What this task involves: Wherever the string "ExpoActes" shows up in the material below, copy that line.

Records for processing:
----

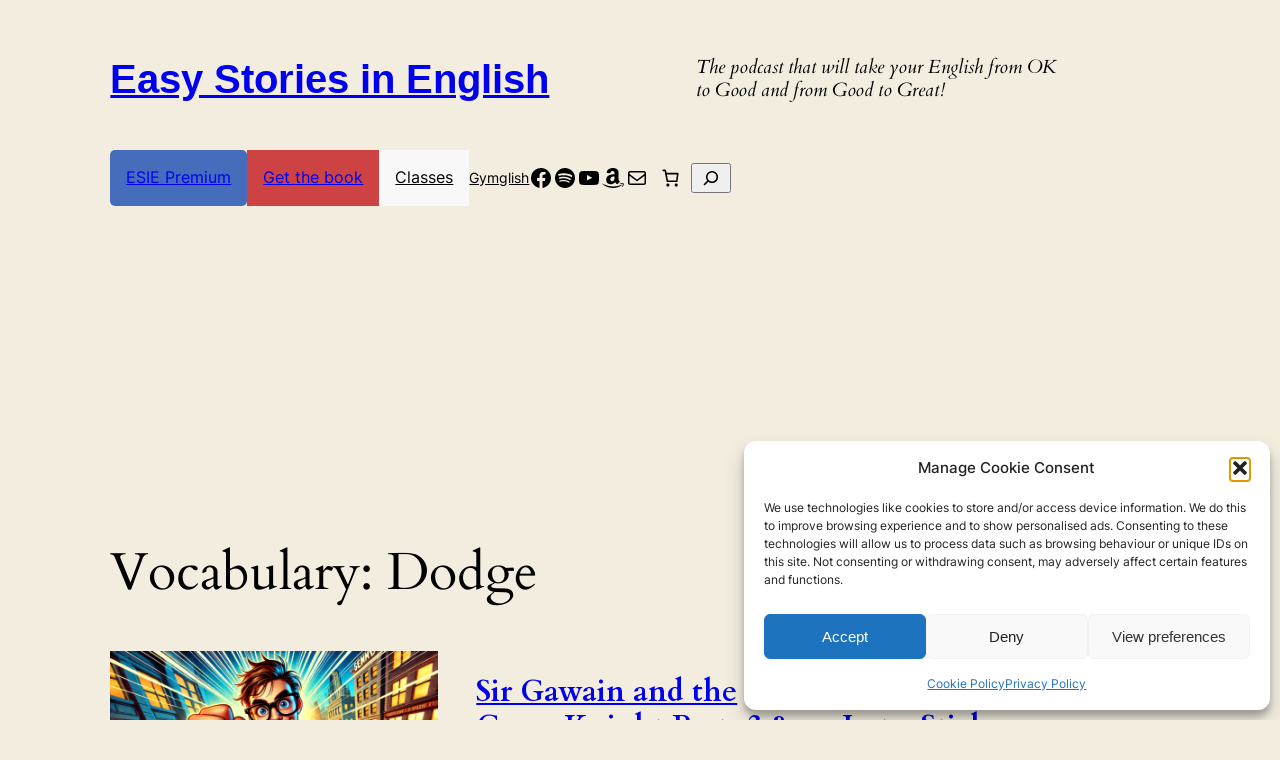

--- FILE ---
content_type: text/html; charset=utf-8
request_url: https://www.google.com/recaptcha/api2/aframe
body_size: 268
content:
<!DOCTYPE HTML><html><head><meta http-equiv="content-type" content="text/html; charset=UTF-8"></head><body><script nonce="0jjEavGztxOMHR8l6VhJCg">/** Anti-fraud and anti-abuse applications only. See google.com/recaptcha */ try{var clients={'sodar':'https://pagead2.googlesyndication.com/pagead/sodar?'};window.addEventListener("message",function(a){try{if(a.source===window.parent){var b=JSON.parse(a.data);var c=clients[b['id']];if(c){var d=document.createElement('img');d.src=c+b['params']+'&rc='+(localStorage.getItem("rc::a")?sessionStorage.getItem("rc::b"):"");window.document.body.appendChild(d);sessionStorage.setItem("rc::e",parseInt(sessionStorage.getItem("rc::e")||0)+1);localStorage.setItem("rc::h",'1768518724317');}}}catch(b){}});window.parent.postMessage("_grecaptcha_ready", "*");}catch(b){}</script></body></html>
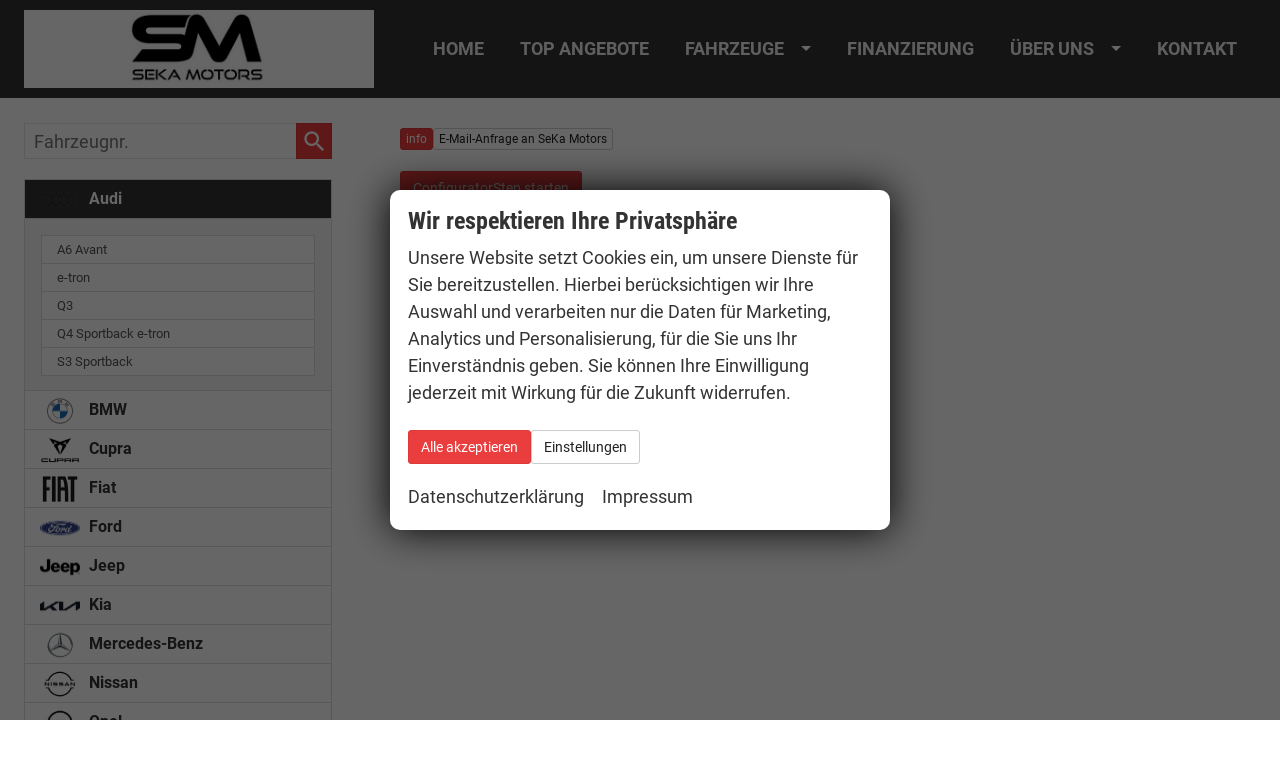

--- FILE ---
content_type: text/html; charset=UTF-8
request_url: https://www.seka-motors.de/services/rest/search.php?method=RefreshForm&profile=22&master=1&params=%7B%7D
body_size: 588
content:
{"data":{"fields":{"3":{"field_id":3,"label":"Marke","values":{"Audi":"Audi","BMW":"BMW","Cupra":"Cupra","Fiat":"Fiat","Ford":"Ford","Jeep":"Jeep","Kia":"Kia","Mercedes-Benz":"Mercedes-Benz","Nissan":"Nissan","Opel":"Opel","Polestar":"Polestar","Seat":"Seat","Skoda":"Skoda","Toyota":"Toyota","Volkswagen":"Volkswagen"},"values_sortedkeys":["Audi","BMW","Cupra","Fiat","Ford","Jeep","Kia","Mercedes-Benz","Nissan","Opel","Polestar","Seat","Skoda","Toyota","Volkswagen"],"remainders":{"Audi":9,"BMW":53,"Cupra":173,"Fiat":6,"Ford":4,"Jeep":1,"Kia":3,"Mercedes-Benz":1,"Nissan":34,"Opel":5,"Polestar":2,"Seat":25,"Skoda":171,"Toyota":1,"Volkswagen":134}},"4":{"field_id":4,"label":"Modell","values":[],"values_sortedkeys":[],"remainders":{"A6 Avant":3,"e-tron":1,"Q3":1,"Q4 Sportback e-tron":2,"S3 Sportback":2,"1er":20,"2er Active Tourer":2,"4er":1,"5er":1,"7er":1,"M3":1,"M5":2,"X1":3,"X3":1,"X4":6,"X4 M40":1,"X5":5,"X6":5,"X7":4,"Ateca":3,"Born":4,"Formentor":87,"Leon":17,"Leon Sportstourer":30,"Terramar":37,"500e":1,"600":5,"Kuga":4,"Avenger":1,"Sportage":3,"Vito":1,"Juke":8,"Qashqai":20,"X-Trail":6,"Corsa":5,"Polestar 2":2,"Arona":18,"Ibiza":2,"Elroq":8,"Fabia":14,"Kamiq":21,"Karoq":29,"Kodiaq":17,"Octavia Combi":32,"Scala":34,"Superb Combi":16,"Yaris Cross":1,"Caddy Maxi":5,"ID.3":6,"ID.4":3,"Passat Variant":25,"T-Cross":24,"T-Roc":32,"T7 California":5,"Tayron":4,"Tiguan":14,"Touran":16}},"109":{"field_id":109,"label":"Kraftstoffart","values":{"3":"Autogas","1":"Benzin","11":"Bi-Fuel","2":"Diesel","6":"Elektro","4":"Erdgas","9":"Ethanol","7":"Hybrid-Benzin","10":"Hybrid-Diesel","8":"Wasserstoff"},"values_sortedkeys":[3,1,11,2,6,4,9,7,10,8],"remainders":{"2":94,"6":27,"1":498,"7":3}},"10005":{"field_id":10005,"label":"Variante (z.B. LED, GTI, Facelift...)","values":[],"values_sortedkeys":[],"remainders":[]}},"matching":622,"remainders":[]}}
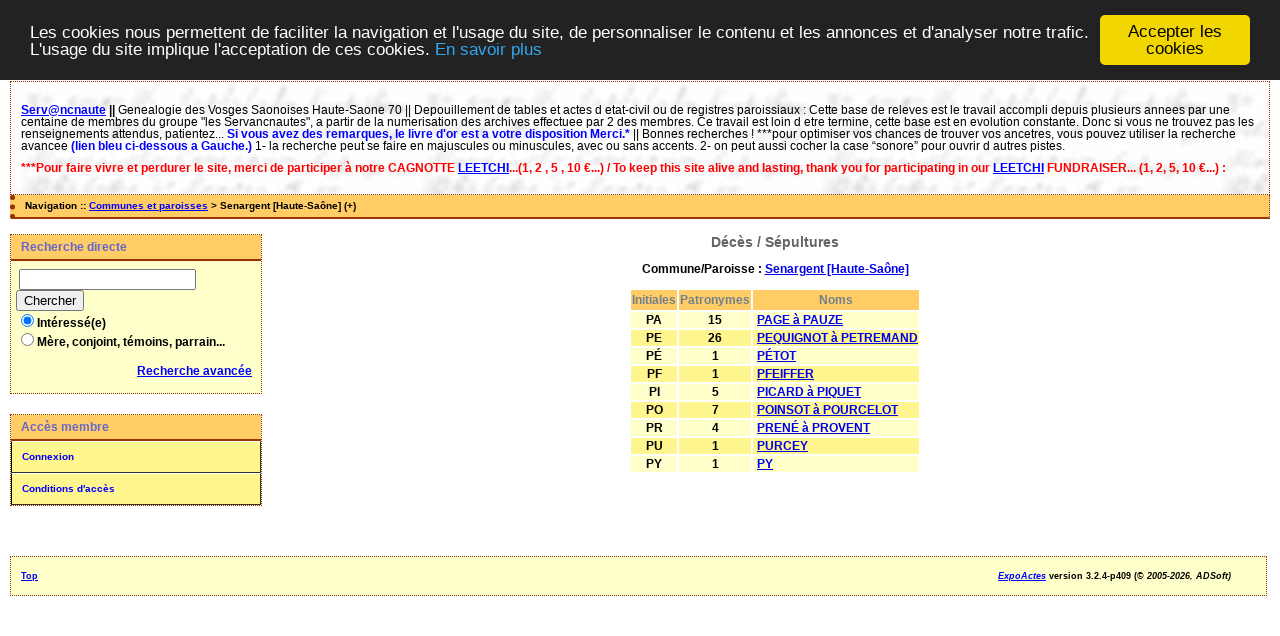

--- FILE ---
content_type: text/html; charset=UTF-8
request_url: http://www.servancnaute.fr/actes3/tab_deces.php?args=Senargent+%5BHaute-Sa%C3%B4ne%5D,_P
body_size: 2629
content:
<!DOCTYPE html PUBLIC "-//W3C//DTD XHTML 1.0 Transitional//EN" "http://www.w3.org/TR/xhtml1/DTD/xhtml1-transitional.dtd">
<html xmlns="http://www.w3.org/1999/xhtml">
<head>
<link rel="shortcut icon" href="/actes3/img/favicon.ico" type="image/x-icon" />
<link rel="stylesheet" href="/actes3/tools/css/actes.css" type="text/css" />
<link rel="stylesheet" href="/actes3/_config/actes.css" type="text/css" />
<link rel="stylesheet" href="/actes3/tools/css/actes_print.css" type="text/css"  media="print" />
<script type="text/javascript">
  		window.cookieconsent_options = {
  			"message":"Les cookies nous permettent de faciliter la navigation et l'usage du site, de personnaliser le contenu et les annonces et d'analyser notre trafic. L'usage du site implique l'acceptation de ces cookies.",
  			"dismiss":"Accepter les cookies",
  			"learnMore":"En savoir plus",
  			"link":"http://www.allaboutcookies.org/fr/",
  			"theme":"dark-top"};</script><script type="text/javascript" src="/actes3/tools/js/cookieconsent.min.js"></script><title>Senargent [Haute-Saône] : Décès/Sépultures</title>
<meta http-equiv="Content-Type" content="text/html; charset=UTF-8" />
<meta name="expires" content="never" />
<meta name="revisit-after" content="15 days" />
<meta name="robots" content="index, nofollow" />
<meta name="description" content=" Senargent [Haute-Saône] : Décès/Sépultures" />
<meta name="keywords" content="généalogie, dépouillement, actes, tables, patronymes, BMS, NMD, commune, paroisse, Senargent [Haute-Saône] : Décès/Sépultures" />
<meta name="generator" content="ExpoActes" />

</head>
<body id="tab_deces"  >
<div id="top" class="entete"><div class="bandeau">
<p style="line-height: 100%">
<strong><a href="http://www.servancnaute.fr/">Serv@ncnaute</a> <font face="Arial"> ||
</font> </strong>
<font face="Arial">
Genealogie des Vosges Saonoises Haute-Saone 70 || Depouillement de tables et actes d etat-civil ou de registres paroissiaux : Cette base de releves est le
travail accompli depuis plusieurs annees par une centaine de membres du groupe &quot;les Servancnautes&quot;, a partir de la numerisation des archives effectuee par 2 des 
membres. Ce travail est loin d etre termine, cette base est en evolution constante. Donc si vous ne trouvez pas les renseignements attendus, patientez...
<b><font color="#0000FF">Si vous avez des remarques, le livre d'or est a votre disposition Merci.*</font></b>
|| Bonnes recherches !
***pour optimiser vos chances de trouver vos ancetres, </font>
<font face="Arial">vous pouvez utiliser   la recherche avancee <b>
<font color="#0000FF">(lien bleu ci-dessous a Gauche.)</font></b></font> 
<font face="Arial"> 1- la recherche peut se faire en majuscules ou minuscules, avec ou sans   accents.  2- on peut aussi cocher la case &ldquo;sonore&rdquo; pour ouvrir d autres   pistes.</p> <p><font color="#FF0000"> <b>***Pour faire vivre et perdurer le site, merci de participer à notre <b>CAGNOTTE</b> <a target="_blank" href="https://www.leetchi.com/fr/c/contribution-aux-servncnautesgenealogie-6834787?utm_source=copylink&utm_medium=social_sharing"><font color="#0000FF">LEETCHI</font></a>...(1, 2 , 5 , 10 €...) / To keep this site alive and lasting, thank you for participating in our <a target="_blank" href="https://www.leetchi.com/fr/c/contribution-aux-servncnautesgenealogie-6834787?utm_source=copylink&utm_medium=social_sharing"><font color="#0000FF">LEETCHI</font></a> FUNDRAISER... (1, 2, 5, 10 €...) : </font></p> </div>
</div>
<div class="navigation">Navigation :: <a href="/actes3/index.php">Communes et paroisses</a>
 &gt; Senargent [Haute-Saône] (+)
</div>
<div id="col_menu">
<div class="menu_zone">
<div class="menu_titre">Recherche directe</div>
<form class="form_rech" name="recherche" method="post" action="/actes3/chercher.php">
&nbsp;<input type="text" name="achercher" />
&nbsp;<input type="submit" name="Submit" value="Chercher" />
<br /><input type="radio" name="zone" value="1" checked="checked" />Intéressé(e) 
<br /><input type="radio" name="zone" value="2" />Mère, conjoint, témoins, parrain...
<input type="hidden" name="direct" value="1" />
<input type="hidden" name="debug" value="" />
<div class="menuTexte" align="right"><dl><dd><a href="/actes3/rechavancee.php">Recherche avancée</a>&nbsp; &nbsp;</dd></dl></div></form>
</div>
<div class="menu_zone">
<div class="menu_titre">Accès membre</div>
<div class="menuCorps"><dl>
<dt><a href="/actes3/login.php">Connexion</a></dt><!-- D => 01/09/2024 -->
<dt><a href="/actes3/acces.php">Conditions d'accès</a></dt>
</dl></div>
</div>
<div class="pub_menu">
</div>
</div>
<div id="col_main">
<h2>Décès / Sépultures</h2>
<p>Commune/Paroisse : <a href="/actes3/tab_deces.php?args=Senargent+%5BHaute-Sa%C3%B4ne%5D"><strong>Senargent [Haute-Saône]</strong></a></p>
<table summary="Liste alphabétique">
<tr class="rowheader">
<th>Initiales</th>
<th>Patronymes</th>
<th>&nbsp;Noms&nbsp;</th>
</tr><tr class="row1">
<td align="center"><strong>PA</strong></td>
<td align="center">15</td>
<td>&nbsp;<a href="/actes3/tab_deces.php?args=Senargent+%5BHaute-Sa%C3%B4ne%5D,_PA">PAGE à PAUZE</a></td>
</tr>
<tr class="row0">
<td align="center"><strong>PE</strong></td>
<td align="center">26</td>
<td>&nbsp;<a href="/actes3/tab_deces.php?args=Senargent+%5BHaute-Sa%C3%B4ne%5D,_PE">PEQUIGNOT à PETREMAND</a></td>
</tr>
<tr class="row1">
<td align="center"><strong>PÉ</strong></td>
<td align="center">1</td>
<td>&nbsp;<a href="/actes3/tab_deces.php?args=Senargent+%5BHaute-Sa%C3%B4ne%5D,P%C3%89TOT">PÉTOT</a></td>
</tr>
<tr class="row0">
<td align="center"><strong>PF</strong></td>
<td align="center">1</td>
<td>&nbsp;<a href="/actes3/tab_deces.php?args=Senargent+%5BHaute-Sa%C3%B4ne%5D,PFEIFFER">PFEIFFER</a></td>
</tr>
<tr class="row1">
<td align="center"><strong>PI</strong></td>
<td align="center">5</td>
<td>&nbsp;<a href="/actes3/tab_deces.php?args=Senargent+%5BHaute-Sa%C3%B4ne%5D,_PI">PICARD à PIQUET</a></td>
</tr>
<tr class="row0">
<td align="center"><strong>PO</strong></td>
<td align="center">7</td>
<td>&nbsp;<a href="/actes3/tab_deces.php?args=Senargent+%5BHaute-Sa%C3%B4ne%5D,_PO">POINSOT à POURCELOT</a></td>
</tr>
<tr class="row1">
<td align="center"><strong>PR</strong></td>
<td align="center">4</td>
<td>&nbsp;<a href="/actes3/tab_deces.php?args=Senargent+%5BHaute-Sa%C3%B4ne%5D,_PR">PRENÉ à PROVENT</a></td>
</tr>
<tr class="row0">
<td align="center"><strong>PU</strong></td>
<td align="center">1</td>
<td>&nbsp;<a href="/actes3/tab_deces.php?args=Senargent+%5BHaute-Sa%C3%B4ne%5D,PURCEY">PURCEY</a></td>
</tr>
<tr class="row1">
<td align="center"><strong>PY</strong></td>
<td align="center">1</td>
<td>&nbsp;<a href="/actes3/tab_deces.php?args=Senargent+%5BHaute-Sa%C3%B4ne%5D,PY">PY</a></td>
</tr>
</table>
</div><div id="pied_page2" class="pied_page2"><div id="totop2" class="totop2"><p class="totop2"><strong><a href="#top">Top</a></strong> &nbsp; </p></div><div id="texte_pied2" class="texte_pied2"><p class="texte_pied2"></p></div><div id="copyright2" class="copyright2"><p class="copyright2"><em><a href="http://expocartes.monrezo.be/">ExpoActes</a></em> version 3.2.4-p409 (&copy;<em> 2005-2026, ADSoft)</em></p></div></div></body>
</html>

----

Response to the exercise:
<meta name="generator" content="ExpoActes" />
</div><div id="pied_page2" class="pied_page2"><div id="totop2" class="totop2"><p class="totop2"><strong><a href="#top">Top</a></strong> &nbsp; </p></div><div id="texte_pied2" class="texte_pied2"><p class="texte_pied2"></p></div><div id="copyright2" class="copyright2"><p class="copyright2"><em><a href="http://expocartes.monrezo.be/">ExpoActes</a></em> version 3.2.4-p409 (&copy;<em> 2005-2026, ADSoft)</em></p></div></div></body>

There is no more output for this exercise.